Consegna 1> Nel testo sull'evoluzione tettonica della Sardegna, quale placca subduce durante la collisione continentale nord-appenninica?
Consegna 2> Estendi il testo sull'evoluzione tettonica della Sardegna, riprendendo subito dopo la sua ultima frase.

Testo del documento>
● ● ●

Questo lungo lasso di tempo (circa 25 Ma) vede la Sardegna caratterizzata da diffusa continentalità in un contesto di grande instabilità tettonica; questa è attribuita alla deformazione del retro-paese sardo-corso durante la collisione continentale nord-appenninica (subduzione della placca apula al di sotto del margine sud europeo) e, per quanto riguarda la parte SW dell’Isola, alla Fase Pirenaica; faglie trascorrenti sinistre NE/SW (predominanti nella Sardegna centro-settentrionale) e raccorciamenti lungo direzioni meridiane si sviluppano in quella che è la più importante fase compressiva dopo quella ercinica, oramai più di 250 Ma prima.

● ● ●

Estratto della fonte>
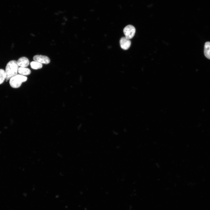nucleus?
<instances>
[{"label": "nucleus", "instance_id": "nucleus-1", "mask_svg": "<svg viewBox=\"0 0 210 210\" xmlns=\"http://www.w3.org/2000/svg\"><path fill=\"white\" fill-rule=\"evenodd\" d=\"M18 68L17 61L15 60H10L7 63L5 70L6 81L17 74Z\"/></svg>", "mask_w": 210, "mask_h": 210}, {"label": "nucleus", "instance_id": "nucleus-2", "mask_svg": "<svg viewBox=\"0 0 210 210\" xmlns=\"http://www.w3.org/2000/svg\"><path fill=\"white\" fill-rule=\"evenodd\" d=\"M27 80V78L25 76L17 74L9 79V83L12 88H17L20 87L22 83Z\"/></svg>", "mask_w": 210, "mask_h": 210}, {"label": "nucleus", "instance_id": "nucleus-3", "mask_svg": "<svg viewBox=\"0 0 210 210\" xmlns=\"http://www.w3.org/2000/svg\"><path fill=\"white\" fill-rule=\"evenodd\" d=\"M123 31L125 37L130 40L134 36L135 33L136 29L134 27L133 25H128L124 28Z\"/></svg>", "mask_w": 210, "mask_h": 210}, {"label": "nucleus", "instance_id": "nucleus-4", "mask_svg": "<svg viewBox=\"0 0 210 210\" xmlns=\"http://www.w3.org/2000/svg\"><path fill=\"white\" fill-rule=\"evenodd\" d=\"M33 60L34 61L46 64H48L50 62V60L48 57L41 55H35L33 57Z\"/></svg>", "mask_w": 210, "mask_h": 210}, {"label": "nucleus", "instance_id": "nucleus-5", "mask_svg": "<svg viewBox=\"0 0 210 210\" xmlns=\"http://www.w3.org/2000/svg\"><path fill=\"white\" fill-rule=\"evenodd\" d=\"M120 47L122 49L127 50L130 47L131 42L129 39L125 37H122L120 40Z\"/></svg>", "mask_w": 210, "mask_h": 210}, {"label": "nucleus", "instance_id": "nucleus-6", "mask_svg": "<svg viewBox=\"0 0 210 210\" xmlns=\"http://www.w3.org/2000/svg\"><path fill=\"white\" fill-rule=\"evenodd\" d=\"M17 61L18 66H20L21 67H26L29 64V60L27 58L25 57L20 58Z\"/></svg>", "mask_w": 210, "mask_h": 210}, {"label": "nucleus", "instance_id": "nucleus-7", "mask_svg": "<svg viewBox=\"0 0 210 210\" xmlns=\"http://www.w3.org/2000/svg\"><path fill=\"white\" fill-rule=\"evenodd\" d=\"M204 54L205 57L210 59V42H206L204 46Z\"/></svg>", "mask_w": 210, "mask_h": 210}, {"label": "nucleus", "instance_id": "nucleus-8", "mask_svg": "<svg viewBox=\"0 0 210 210\" xmlns=\"http://www.w3.org/2000/svg\"><path fill=\"white\" fill-rule=\"evenodd\" d=\"M18 73L20 75L25 76L29 75L31 74V71L28 68L20 67L18 68Z\"/></svg>", "mask_w": 210, "mask_h": 210}, {"label": "nucleus", "instance_id": "nucleus-9", "mask_svg": "<svg viewBox=\"0 0 210 210\" xmlns=\"http://www.w3.org/2000/svg\"><path fill=\"white\" fill-rule=\"evenodd\" d=\"M30 65L31 67L34 69H40L43 66L41 63L35 61L32 62L30 63Z\"/></svg>", "mask_w": 210, "mask_h": 210}, {"label": "nucleus", "instance_id": "nucleus-10", "mask_svg": "<svg viewBox=\"0 0 210 210\" xmlns=\"http://www.w3.org/2000/svg\"><path fill=\"white\" fill-rule=\"evenodd\" d=\"M6 74L5 71L0 69V85L2 84L6 79Z\"/></svg>", "mask_w": 210, "mask_h": 210}]
</instances>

● ● ●

Risposta 1> La placca apula, al di sotto del margine sud europeo.

Risposta 2>
A questa fase tettonica trascorrente sono associati:
– ringiovanimento del rilievo con contestuali potenti depositi clastici sin-tettonici di conoide, fluvio-lacustri, lagunari-litorali fino a localmente marini nel Miocene basale
– Ciclo vulcanico calcalcalino oligo-miocenico con fenomeni effusivi anche esplosivi, lave da basaltico-andesitiche a riolitiche
– strutture sin-tettoniche transpressive, anche con sovrascorrimenti del basamento paleozoico sulle strutture post-erciniche (p. es. Supramonte, Montalbo), e transtensive, con bacini di pull-apart (p. es. Chilivani-Berchidda, Ottana) nei quali si raccolgono sedimenti continentali di ambiente fluvio-lacustre oltre che prodotti legati al Ciclo vulcanico calcalcalino.
Nell’Oligocene superiore-Aquitaniano (Miocene inferiore) una nuova trasgressione interessa localmente aree della Sardegna meridionale e settentrionale, mentre solo nel Burdigaliano superiore si osserverà una nuova trasgressione diffusa anche alle aree interne e in generale ben documentata.
Ciclo vulcanico calcalcalino oligo-miocenico
E’ correlato geodinamicamente alla subduzione, iniziata nell’Eocene superiore, della placca Adria al di sotto del margine sud-europeo, con l’impostazione di un arco vulcanico con orientazione circa N-S e interessante tutta la parte centro-occidentale dell’Isola; per la grande estensione degli affioramenti, la varietà e la potenza delle successioni (centinaia di metri), esso ha rappresentato uno degli eventi terziari più importanti del Mediterraneo occidentale.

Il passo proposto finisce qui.